A nationwide initiative to eradicate animal cruelty is ramping up with children being taught the importance of respecting farm animals.
The SPCA is releasing a second collection of storybooks aimed at helping school age children about the care and wellbeing of animals.
It's part of a national education strategy to change the attitude and behaviour from the next generation of animal owners.
In the past year more than 78,000 books have been put into 2000 primary schools across New Zealand to educate our youngest on how to treat family pets.
Now a second batch of six books is about to go into schools focusing on farm animals.
SPCA chief executive officer Andrea Midgen said the books taught animal care and wellbeing through original stories.
She said there was a deliberate focus on farm animals because after their pets New Zealand children were most likely to interact with farm animals.
"We continue to care for around 46,000 animals that have been lost, abandoned, injured, or abused each year.
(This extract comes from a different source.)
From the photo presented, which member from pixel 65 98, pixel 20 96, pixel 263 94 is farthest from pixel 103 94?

This is simply not good enough and we need to do better as a country. Teaching animal care and empathy at a young age is vital to turning this around."
The goal of the series was to develop empathy towards all animals from the next generation, said Midgen.
Titles in the next tranche of books included Garry the Goat's Escape, Barney and the Sheep with No Name and Toni, the Party Pony.
The storybooks were part of the SPCA's free in-school education programme created by teachers for teachers and included classroom resources, teaching plans linked to the New Zealand Curriculum and a teachers' and students' online portal.